RETORNAR AGORA significava bem mais do que alguns km percorridos, bem mais que lembranças, e certamente eu não chamaria isso de recomeço, bem.. naquela manhã em particular eu estava buscando um.
South lion é aquele típico modelo clichê de colégio: você não gosta em quanto pertence, mas espera jamais deixar de pertencer. É um presente seguro. Não tinha exatamente grandes luxos e um nome reconhecido, mas sua importância na formação passada de família para família era bem comum em um bairro pequeno como este.
Horas depois de um ônibus lotado de manhã, lá estava eu, andando por aqueles corredores. Parecia que quanto mais os anos passavam, menor aquele hall de entrada ficava, barulhento demais ele sempre foi.
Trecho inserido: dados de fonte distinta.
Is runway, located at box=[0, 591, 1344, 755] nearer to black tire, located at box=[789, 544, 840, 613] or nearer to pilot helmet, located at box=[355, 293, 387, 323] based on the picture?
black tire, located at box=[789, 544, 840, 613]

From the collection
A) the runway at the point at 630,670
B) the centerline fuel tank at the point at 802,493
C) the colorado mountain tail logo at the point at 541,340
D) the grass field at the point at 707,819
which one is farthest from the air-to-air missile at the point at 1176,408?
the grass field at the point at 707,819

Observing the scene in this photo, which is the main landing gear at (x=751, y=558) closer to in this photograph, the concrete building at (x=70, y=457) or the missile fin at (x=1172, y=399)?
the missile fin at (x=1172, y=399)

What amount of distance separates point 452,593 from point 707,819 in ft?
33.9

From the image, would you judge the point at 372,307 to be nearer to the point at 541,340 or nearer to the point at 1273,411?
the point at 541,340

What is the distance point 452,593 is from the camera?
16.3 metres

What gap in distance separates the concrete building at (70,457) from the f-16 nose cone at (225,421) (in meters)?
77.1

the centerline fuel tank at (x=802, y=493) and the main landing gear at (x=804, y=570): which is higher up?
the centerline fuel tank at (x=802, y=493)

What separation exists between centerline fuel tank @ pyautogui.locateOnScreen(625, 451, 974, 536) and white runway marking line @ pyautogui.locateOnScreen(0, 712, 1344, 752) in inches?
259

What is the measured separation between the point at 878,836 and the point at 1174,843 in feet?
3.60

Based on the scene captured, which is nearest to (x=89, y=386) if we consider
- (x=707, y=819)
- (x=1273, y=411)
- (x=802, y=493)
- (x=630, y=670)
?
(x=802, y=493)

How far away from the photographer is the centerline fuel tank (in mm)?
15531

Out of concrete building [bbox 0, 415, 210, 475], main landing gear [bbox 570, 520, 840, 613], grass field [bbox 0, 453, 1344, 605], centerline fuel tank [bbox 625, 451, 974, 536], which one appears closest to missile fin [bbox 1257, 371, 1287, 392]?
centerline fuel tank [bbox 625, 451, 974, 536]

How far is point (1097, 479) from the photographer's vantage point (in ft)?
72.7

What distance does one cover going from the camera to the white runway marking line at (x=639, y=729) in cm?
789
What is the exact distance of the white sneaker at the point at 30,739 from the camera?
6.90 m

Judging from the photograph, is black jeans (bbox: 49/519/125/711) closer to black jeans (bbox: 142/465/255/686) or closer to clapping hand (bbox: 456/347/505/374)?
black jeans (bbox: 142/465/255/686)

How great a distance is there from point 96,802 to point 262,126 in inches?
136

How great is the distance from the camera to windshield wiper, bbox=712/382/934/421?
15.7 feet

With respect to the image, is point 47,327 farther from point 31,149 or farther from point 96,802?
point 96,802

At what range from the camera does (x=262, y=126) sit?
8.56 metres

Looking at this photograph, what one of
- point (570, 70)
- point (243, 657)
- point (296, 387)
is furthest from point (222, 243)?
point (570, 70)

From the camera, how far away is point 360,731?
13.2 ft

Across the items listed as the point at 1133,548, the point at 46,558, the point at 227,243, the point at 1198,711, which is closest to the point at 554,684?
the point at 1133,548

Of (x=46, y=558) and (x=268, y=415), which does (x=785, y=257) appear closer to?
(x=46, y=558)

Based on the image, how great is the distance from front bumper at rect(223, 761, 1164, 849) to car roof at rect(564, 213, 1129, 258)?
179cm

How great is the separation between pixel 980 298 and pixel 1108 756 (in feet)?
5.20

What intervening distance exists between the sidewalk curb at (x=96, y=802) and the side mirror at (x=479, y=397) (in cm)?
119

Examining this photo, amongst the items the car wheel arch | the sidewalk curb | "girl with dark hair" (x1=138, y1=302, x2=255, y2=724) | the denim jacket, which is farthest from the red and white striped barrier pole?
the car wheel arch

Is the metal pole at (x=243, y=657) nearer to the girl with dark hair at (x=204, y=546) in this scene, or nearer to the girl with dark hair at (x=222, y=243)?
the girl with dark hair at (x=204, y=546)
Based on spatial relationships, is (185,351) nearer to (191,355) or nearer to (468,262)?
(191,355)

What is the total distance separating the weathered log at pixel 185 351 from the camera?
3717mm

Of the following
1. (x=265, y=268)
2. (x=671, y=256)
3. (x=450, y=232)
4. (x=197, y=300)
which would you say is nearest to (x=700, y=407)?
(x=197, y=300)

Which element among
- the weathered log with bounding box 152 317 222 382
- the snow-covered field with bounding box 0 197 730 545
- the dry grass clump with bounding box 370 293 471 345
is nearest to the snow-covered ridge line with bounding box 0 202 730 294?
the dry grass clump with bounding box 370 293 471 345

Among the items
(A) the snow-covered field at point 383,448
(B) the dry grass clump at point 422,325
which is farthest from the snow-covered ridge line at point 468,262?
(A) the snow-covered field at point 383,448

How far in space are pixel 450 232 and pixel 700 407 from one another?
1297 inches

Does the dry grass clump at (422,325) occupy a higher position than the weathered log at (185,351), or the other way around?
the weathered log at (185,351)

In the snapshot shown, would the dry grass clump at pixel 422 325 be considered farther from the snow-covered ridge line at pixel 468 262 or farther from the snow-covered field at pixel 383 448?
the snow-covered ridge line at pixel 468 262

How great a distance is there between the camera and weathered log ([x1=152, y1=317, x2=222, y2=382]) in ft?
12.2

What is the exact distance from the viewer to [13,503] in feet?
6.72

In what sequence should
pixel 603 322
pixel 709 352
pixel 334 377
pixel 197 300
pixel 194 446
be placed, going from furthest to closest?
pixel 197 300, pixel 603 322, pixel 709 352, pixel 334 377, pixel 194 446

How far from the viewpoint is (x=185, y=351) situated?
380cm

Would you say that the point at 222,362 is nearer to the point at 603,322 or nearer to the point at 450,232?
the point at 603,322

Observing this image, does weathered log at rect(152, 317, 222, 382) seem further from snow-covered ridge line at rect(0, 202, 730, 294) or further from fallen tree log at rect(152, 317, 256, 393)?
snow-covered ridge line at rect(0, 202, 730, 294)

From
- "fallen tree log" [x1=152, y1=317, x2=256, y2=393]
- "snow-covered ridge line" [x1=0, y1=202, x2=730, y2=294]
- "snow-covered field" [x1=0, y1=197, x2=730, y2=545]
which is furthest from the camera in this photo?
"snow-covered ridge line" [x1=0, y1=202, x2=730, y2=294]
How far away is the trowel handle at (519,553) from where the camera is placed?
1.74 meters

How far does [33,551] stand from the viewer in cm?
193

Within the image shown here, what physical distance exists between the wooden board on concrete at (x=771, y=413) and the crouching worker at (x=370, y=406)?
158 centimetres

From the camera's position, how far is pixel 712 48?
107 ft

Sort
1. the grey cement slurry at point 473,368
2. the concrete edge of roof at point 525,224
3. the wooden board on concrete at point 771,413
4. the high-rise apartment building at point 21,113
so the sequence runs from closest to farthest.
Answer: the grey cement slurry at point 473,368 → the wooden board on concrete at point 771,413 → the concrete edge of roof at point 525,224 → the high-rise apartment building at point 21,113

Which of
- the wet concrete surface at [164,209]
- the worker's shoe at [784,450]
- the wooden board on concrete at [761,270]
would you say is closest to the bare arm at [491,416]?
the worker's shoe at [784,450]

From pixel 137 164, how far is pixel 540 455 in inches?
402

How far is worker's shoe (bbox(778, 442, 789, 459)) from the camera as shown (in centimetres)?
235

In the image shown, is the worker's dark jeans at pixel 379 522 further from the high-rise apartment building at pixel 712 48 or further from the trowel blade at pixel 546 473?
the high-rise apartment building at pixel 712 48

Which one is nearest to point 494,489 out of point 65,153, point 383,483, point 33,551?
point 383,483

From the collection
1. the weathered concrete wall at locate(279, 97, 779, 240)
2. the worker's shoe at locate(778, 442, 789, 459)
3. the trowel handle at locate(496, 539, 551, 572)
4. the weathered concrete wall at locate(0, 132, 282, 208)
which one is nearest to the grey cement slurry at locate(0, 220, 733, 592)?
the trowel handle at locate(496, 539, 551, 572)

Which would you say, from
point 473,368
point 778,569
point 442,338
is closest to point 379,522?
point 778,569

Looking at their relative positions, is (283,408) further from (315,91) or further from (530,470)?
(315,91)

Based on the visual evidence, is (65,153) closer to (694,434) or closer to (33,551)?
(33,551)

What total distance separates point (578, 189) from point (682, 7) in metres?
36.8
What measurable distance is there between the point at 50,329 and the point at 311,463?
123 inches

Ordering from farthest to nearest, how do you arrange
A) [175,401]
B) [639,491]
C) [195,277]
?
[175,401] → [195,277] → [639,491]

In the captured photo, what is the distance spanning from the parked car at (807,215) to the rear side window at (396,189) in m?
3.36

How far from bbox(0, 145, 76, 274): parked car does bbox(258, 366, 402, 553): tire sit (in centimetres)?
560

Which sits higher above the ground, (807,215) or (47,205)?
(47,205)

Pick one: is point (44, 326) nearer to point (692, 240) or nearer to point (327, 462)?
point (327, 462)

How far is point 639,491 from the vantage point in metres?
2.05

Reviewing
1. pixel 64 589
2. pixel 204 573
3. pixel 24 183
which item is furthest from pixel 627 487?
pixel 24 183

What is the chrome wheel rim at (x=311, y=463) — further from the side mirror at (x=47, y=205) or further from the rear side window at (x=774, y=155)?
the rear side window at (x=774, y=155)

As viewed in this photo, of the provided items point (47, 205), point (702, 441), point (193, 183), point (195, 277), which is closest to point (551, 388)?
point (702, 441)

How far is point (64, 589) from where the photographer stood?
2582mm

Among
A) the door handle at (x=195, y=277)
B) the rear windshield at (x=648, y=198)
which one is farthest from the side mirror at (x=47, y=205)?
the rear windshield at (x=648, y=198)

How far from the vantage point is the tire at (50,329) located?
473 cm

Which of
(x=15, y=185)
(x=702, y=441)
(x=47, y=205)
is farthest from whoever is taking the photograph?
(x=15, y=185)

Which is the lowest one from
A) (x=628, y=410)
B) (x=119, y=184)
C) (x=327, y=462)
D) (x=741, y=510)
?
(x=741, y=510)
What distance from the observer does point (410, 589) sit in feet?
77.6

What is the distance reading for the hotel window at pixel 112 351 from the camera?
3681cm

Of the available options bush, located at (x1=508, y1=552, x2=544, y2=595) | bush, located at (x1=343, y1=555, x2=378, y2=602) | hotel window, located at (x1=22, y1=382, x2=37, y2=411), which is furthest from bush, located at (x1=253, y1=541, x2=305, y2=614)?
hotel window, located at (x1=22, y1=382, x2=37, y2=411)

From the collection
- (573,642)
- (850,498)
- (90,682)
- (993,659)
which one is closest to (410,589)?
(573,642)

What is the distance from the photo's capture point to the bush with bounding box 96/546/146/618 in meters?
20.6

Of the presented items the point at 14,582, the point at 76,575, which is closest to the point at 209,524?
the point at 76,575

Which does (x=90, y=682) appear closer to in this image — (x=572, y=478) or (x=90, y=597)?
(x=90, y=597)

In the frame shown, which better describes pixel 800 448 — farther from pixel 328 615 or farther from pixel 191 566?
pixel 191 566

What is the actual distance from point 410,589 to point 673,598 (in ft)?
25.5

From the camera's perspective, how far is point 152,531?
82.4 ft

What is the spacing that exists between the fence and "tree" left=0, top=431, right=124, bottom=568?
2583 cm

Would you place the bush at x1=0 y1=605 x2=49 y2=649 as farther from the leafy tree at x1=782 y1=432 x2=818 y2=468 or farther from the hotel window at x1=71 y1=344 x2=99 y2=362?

Apesar dos muitos novatos eu podia reconhecer um rosto familiar a kms de distância e ao fazer isso eu logo me dirigi a sala em que deveria ficar naquele dia. Até aquele momento, as mesmas pessoas de sempre, nenhuma novidade. Notei que cheguei em cima da hora porque pouco depois de me sentar o sinal tocou, trazendo a srta. Rachael à nossa sala que repetia as mesmas palavras de todos os anos anteriores, dando boas vindas e falando sobre o nosso programa especial do último ano letivo que se resumia basicamente à algumas aulas extras, a coisa toda não prendeu muito a minha atenção.
O segundo toque foi seguido de uma mensagem pedindo que os alunos se direcionassem à quadra para conhecer os professores e suas turmas em cada matéria, eu notei uma figura de voz suave se aproximando quando já estava de pé fechando o zíper da bolsa.
- Anne?
Falou colocando a mão em meu ombro
- Ahn? Oi?
- Ah, meu Deus! Como você mudou, eu mal te reconheci. Ah, mil desculpas, eu sou a Ava do acampamento de verão, talvez não esteja acostumada a me ver sem as tranças e o bronzeado.
- Ah, sim, claro! Eu não a vi antes, você chegou agora?
- Bem, na verdade eu estava antes de você chegar, mas não sabia se era uma boa hora pra ir falar com você, então resolvi esperar que ficassem poucas pessoas em volta, sabe como eu sou.. odeio lotações.
- Sim, eu lembro bem disso, onde você estava esse tempo todo?
- Ahm, no fundo. Mas tudo bem, vou ter tempo pra me acostumar.
Respondeu com um gentil sinal para que andássemos juntas.
- Então, como você veio parar na cidade?
- Os meus pais se divorciaram e eu fiquei com o meu pai, era isso ou viver no gelo e tentar decorar os nomes dos namorados semanais que a minha mãe estava arranjando para superar.
- Entendo.
- Então, como anda a sua família?
- Bem, estão todos bem.
Disparei sem pensar.
- Agora que estou aqui, eu poderia finalmente conhecer a sua tia e pedir que me contasse as suas histórias pessoalmente. Acho que você não aguenta mais ser o intermédio dessas aventuras.
Disse sentando-se ao meu lado na primeira arquibancada da quadra, olhei-a e vi o exato momento em que meu silêncio lhe trouxe clareza.
- Ah, meu Deus, Anne. Eu sinto tanto
- Não tem que sentir nada.
Inutilmente dito, e atrasado, com relação ao abraço apertado que logo recebi.
Por um tempo, fez-se um silêncio, bem, ensurdecedor.
- Quanto tempo tem?
- Um mês.
- ...
Pensei em fingir bem estar para conforta-la, mas que justiça teria disso? Dei-lhe então apenas as respostas que me pedisse. Aceitei, pela primeira vez, priorizar mina estabilidade.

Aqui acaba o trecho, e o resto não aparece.